Logo Questions Linux Laravel Mysql Ubuntu Git Menu
 

How to apply white balance coefficents to RAW image for sRGB output

I want to convert RAW image data (RGGB) to sRGB image. There are many specialized ways to do this but to first understand the basics, I've implemented some easy alogrithms like debayering by resolution-reduction. My current pipeline is:

  • Rescale the u16 input data by blacklevel and whitelevel
  • Apply white balance coefficents
  • Debayer with size reduction, average for G: g=((g0+g1)/2)
  • Calculate pseudo-inverse for D65 illuminant XYZ_TO_CAM (from Adobe DNG)
  • Convert debayered RGB data to XYZ by CAM_TO_XYZ
  • Convert XYZ to D65 sRGB (matrix taken from Bruce Lindbloom)
  • Apply gamma correction (simple routine for now, should be replaced by sRGB gamma)
  • Rescale from [minval..maxval] to [0..1] and convert f32 to u16
  • Save as tiff

The problem is that if I skip the white balance coefficent multiplication (or just replace them by 1.0) the output image already looks acceptable.
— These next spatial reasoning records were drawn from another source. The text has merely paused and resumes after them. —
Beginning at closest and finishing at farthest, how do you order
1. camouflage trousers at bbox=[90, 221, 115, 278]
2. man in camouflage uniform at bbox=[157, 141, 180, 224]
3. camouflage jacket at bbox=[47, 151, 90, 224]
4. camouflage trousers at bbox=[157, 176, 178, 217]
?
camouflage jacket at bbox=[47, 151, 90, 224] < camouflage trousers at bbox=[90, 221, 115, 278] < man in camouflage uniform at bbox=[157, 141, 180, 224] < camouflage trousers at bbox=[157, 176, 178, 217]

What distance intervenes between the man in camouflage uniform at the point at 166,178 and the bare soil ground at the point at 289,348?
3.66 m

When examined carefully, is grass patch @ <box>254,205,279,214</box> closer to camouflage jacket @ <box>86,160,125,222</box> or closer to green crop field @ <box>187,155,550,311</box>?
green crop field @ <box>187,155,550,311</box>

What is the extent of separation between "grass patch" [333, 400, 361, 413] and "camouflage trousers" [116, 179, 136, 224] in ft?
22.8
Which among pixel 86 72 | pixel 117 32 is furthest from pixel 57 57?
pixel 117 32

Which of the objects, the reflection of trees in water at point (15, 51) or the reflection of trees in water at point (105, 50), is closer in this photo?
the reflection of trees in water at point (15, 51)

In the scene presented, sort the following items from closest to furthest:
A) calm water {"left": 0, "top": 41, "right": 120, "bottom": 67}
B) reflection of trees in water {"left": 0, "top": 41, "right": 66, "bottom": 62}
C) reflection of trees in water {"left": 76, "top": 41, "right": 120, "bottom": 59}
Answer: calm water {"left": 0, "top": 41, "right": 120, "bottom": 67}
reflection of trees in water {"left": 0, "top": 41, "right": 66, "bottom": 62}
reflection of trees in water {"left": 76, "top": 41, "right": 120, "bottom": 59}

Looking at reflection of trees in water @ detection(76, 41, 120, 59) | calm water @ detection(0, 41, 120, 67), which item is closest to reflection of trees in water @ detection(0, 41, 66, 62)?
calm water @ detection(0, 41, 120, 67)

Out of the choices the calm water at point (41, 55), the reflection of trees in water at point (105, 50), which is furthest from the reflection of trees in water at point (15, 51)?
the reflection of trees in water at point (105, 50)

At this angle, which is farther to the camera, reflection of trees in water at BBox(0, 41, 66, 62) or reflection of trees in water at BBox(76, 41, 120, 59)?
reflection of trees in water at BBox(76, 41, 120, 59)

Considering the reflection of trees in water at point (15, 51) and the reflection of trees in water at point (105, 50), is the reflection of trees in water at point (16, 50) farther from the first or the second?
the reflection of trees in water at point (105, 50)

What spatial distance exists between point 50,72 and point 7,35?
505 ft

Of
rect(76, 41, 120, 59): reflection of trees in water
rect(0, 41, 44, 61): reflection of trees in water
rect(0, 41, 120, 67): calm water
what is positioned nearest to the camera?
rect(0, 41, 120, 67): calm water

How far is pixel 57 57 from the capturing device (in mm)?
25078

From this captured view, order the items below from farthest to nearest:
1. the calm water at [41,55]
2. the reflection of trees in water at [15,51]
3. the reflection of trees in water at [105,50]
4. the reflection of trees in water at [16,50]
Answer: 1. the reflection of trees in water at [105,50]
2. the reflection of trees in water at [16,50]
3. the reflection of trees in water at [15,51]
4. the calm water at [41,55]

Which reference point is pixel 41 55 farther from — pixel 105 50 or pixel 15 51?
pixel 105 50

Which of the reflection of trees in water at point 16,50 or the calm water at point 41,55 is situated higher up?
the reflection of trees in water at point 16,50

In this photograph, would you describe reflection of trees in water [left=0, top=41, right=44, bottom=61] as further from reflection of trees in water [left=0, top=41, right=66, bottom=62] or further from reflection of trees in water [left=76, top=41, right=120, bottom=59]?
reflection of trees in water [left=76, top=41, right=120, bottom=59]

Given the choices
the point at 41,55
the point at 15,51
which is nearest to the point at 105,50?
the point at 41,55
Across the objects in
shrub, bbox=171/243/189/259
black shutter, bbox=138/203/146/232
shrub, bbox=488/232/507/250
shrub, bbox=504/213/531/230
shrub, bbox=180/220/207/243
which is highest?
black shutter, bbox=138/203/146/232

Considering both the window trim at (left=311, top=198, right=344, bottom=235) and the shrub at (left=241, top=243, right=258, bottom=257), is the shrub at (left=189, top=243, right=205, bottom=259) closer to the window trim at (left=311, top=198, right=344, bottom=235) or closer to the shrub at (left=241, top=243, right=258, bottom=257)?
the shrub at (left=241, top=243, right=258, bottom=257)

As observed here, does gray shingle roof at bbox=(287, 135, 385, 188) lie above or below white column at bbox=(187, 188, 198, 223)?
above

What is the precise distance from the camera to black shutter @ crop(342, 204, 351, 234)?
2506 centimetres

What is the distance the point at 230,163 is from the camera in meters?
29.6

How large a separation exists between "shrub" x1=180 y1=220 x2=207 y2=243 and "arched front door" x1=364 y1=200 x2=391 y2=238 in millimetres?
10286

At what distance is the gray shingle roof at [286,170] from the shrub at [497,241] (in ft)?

If I apply the coefficents (taken from AsShot in DNG) the output has a huge color cast. And I'm not sure if I have to multiply by coef or 1/coef.

The first image is the result of the pipeline with wb_coefs set to 1.0.

enter image description here

The second image is the result with the "correct" wb_coefs.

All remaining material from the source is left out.